Between the wars there was a very active drama group in Ditchling. There is a woodcut design by Eric Gill for the Ditchling Dramatic Club dated 1923. This was very much inspired by Amy Sawyer who was an artist of some renown who lived in Ditchling and wrote rather whimsical plays about Sussex village types. These plays were published in 1934 in a book Sussex Village Plays. By this time the players had become the Ditchling Village Players and used to travel all over Sussex giving performances in village halls. There is a record in the Sussex County Herald dated April 1925 of the Ditchling Village Players involved in a charity concert in the Winter Garden at Eastbourne. The second World War put an end to this but on the 9th January 1945 a meeting was held at the Old Meeting House to revive the Players. It was felt that the name Village Players was too restricting and the Ditchling Players was born.

Of the first committee appointed at that meeting only three members are still alive, among them being Leon Sinden, brother of Sir Donald and Joy.

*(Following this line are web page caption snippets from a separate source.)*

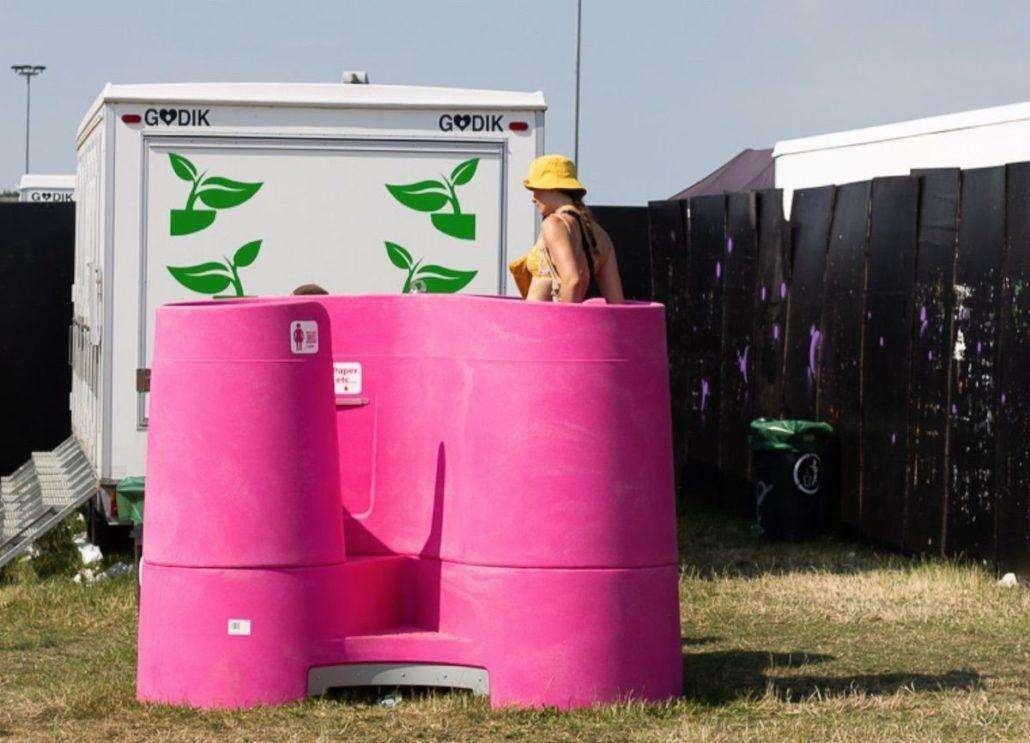 Urinal for females aims to reduce toilet queues at festivals
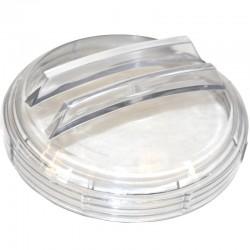 Piscina Circular PLATA 640x366x120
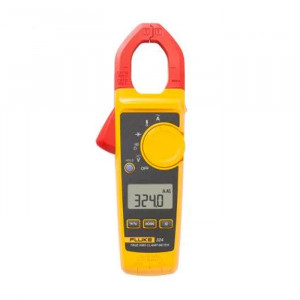 FLUKE 400 Amp AC Clamp Meter True RMS with Temperature Measurement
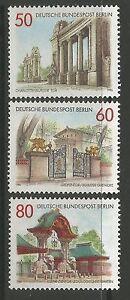 Berlin. 1986. Berlin Architecture-passerelles Set. Sg: B723/25. Neuf Sans Charnière-afficher Le Titre D'origine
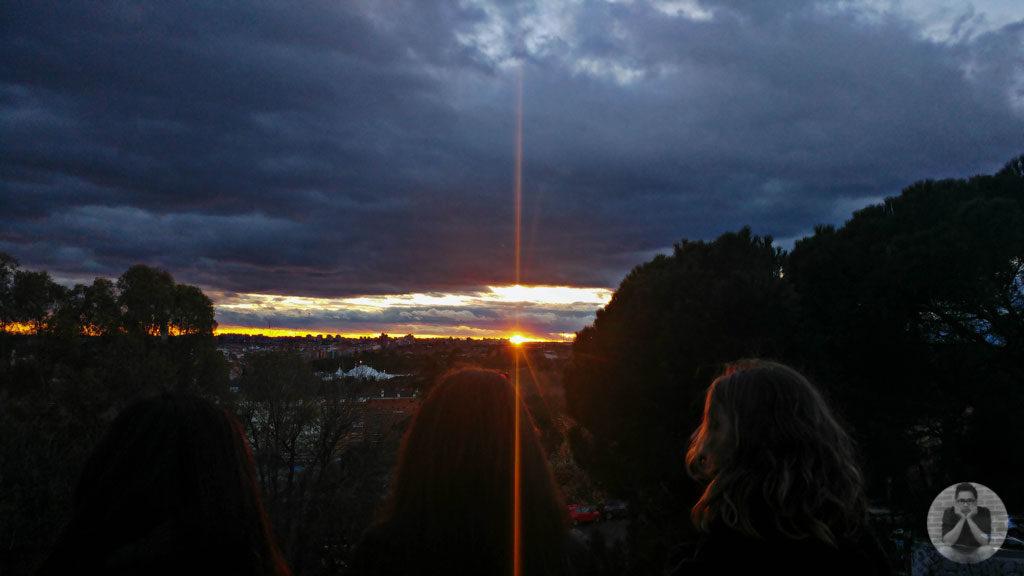 Sunset at Templo de Debod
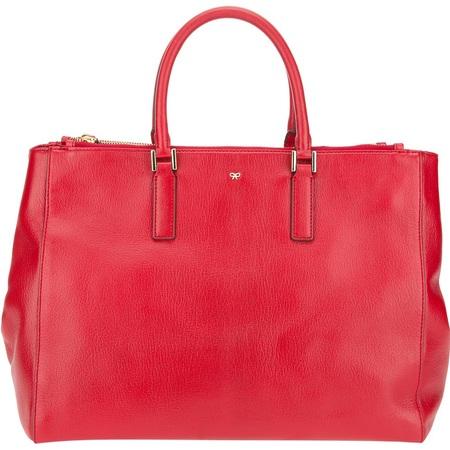 Dannii Minogue - Red Ebury Bag - Anya Hindmarch - handbag essentials - what's in my handbag - shopping news - interview - handbag.com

Joy Sinden was a mime artist well-known for her mimes throughout the South and even reached the fringe of the Edinburgh Festival. She acted and produced for the Players right up to her death in 1993.

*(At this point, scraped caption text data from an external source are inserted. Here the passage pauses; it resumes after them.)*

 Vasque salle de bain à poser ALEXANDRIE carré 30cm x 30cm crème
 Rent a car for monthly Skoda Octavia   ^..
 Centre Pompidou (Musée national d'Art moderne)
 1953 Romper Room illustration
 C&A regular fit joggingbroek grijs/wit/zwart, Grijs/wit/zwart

During the 1950s there was a very competitive drama festival held each year in Sussex. Something like thirty-six societies competed for the privilege of performing at the finals on the stage at Glyndebourne. In 1956 the Players were the proud winners with two Christopher Fry plays, A Phoenix Too Frequent and The Boy with the Cart.

The Players also had considerable input into the Pageant of Ditchling which was held every ten years from 1950 until 1981 after when the site at Lodge Hill was no longer available.

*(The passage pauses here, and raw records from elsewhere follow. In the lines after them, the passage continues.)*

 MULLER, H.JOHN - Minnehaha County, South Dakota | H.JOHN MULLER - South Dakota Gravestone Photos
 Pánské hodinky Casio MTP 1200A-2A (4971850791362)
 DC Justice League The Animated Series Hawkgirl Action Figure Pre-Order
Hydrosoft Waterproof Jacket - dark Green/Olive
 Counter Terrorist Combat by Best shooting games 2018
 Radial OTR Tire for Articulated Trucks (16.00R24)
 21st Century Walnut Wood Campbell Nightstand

Grace Denman was the artistic inspiration behind the colour co-ordination and costume design of this. As she was in many of our productions including Alice Through the Looking Glass. This was a production in 1969 adapted by our Past President Pam Grieve with music written by John Ferdinando and Peter Howells, who later became a leading light of the BBC's Radiophonic Workshop. A record was made of this at the time and now is a collector’s piece worth £500 or more! It was a success no less for having Martha Kearney, the BBC's former Political correspondent, as Alice.

In 1972 Ditchling village hall was rebuilt and the Players were able to co-operate with the architect with the result that we now have one of the best amateur stages in the district. The hall has been refurbished again even more recently to incorporate a disabled loo and babies' changing room.